Having to self-isolate can often mean missing pulmonary rehabilitation classes. While there are online programs available, they are not accessible to everyone. This is where you have to look around your house to see how you can implement your own exercise routine. Keeping yourself in peak condition at this time is vital to fighting off any potential infection and exercise is a great strategy to help achieve this.

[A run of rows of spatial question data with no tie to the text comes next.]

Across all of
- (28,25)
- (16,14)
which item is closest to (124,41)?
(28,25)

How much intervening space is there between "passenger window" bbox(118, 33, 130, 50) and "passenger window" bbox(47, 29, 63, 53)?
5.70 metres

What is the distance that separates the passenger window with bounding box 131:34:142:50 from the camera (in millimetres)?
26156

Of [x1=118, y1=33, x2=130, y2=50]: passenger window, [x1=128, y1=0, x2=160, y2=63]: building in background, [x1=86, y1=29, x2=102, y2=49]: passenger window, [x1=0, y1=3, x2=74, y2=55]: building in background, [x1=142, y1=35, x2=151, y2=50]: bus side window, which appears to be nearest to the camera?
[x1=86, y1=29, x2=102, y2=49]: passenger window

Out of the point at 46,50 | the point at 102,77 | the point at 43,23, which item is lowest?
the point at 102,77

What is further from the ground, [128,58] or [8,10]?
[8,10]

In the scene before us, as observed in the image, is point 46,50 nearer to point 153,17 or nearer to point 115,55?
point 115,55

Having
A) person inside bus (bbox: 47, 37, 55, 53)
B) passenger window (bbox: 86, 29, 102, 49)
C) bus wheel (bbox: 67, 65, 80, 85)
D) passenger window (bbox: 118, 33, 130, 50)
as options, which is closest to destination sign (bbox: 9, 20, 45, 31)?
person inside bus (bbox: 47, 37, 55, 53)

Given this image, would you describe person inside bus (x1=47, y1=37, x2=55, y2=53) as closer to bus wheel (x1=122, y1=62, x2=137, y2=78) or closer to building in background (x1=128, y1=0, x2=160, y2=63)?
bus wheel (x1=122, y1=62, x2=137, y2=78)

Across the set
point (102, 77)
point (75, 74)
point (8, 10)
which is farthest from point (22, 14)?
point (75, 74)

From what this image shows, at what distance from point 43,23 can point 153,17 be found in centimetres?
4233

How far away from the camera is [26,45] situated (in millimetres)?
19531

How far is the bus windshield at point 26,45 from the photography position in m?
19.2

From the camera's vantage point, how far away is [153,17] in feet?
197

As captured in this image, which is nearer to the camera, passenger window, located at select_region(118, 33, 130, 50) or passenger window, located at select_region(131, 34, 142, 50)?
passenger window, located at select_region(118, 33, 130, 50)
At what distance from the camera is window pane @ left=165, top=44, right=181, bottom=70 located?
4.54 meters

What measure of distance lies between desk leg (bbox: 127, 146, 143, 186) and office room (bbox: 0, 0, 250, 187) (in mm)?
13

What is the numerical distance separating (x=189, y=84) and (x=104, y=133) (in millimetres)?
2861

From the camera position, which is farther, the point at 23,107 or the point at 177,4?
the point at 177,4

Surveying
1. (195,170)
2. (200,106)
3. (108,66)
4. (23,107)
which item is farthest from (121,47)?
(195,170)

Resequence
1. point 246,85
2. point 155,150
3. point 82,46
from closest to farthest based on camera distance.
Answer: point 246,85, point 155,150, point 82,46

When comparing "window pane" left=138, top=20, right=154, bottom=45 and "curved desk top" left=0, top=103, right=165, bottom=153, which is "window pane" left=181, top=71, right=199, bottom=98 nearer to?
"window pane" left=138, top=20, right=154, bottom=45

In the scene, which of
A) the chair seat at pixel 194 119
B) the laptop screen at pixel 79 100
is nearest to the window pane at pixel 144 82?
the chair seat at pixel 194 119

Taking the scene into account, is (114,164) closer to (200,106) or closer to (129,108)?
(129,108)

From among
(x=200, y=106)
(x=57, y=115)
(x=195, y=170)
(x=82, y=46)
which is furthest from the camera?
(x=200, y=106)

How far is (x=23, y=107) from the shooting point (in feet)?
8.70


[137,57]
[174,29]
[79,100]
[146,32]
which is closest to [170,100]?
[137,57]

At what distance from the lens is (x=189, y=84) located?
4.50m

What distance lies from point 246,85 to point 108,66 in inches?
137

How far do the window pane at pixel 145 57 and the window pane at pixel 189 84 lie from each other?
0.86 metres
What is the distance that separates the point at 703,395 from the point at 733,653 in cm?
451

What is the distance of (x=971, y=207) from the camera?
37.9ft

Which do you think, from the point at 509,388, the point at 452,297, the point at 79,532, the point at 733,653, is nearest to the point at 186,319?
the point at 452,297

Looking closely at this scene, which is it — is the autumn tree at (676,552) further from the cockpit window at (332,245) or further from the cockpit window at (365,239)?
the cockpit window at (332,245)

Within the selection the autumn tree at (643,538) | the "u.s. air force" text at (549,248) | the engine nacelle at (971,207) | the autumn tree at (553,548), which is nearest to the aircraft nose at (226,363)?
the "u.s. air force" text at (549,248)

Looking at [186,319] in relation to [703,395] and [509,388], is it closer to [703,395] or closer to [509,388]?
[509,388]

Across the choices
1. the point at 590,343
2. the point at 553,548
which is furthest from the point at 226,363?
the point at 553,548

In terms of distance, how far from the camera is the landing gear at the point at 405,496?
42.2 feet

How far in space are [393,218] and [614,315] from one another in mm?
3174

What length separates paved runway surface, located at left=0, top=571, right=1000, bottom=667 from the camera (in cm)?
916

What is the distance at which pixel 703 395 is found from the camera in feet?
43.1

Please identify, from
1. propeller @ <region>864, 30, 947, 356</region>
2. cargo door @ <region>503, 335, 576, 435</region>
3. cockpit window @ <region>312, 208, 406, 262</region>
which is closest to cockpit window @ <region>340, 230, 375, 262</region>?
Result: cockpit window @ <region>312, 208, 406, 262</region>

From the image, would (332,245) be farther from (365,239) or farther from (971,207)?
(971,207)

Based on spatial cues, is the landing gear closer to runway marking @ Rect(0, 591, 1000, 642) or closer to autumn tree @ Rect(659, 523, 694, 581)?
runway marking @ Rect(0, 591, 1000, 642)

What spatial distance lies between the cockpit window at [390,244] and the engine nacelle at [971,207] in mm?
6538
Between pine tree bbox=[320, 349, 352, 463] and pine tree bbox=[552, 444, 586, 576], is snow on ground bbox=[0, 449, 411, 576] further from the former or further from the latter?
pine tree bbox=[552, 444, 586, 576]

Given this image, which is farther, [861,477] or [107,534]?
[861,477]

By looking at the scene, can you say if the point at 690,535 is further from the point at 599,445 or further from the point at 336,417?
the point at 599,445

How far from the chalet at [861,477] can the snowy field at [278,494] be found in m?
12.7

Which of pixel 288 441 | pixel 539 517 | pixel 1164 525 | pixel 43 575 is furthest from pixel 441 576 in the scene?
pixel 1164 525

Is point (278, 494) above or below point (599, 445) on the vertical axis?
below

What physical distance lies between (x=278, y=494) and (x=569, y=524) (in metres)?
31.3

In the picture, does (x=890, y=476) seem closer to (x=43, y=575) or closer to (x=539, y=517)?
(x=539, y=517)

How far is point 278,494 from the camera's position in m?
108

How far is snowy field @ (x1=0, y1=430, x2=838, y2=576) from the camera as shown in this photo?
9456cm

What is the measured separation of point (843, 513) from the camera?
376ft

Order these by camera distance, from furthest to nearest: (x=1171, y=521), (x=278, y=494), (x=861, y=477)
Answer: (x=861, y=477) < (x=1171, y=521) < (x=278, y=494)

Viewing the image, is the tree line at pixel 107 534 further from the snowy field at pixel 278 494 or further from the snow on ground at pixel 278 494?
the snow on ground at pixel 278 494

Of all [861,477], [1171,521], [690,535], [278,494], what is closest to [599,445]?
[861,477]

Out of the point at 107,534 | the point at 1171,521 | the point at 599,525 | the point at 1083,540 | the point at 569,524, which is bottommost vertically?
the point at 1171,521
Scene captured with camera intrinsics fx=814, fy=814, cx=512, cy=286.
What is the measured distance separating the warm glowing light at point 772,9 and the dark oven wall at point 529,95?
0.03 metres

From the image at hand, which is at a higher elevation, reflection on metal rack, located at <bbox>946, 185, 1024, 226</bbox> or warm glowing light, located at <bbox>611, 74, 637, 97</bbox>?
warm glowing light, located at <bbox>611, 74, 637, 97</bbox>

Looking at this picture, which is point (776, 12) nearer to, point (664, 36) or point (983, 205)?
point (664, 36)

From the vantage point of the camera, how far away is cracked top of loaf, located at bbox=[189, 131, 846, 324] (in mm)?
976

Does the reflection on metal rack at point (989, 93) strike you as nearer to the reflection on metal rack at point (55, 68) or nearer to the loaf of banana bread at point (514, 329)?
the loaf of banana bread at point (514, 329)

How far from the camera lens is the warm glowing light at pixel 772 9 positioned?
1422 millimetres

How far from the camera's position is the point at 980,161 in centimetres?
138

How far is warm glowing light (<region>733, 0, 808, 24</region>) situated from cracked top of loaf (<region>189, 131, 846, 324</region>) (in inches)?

Simple household items such as chairs and stairs can be used for exercising those lungs. Chairs and stairs can also be used for the majority of patients no mater what your fitness level is. Putting aside 10-15 minutes a day for exercise can build your fitness and exercise capacity as well as “Boosting your Immunity”.

Nutrition

When stressful situations arise its human nature to seek comfort food to make us feel better. Unfortunately, comfort food often means unhealthy foods. Unhealthy foods generally mean processed foods loaded with sugars such as glucose. We know from “Studies” , high glucose levels can make exacerbations of COPD more severe and result in longer hospital stays. High blood glucose levels can ignite inflammation which in turn narrows the airways.

I’m not suggesting in the middle of a pandemic you make drastic changes to your diet; this can be done when we return some normality. What you can do is limit your intake of sweet and processed foods.  Yes, I know, it’s Easter!

I will have an Easter eggs over Easter, but I will also take action to minimise the effect. For me this will be time restricted eating. For example, if I have chocolate at night-time, I will not have my next meal until after 11am the next day. Using this strategy lowers blood glucose levels and lowers the risk of infections. I will still eat my normal amount of food; however, it will take place over lunch and dinner and not breakfast, lunch and dinner. Golden rule is, eat whole foods and avoid processed foods!

 

Remember the basics – self isolation, social distancing, good hygiene, stay safe and keep connected!